>>>

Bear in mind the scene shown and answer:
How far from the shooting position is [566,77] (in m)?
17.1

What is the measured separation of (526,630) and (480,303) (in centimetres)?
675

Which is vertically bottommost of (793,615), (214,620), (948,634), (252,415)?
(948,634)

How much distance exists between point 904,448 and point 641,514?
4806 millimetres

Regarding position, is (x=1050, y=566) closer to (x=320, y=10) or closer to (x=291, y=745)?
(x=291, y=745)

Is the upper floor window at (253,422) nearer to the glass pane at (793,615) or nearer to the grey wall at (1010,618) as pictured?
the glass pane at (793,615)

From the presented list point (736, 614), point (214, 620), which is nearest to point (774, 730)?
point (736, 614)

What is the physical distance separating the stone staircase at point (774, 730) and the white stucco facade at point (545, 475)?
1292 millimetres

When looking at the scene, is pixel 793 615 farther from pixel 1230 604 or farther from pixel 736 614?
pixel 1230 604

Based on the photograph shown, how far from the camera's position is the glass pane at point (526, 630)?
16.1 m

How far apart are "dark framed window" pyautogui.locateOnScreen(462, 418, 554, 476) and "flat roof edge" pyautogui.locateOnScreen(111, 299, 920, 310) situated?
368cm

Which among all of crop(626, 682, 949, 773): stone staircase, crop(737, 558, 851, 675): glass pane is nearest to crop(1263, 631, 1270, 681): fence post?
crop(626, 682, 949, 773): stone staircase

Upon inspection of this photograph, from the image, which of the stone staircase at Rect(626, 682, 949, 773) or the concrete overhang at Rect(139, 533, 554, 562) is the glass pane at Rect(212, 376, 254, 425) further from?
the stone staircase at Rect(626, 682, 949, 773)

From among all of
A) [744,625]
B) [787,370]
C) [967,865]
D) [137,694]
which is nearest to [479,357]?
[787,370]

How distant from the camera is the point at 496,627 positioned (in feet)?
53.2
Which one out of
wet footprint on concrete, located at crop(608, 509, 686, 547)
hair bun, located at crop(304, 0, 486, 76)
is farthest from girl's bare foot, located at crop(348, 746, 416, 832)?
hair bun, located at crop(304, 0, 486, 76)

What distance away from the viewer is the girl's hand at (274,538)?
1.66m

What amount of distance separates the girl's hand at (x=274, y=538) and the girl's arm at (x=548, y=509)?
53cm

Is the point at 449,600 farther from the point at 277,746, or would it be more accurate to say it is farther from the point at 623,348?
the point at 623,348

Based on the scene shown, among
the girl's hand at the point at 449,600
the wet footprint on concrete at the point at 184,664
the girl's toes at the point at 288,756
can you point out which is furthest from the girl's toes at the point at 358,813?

<<<

__Exercise description__. Count the lines of the material above that contain the string "photograph", matching case exactly. Give only the number.

__Written solution__. 2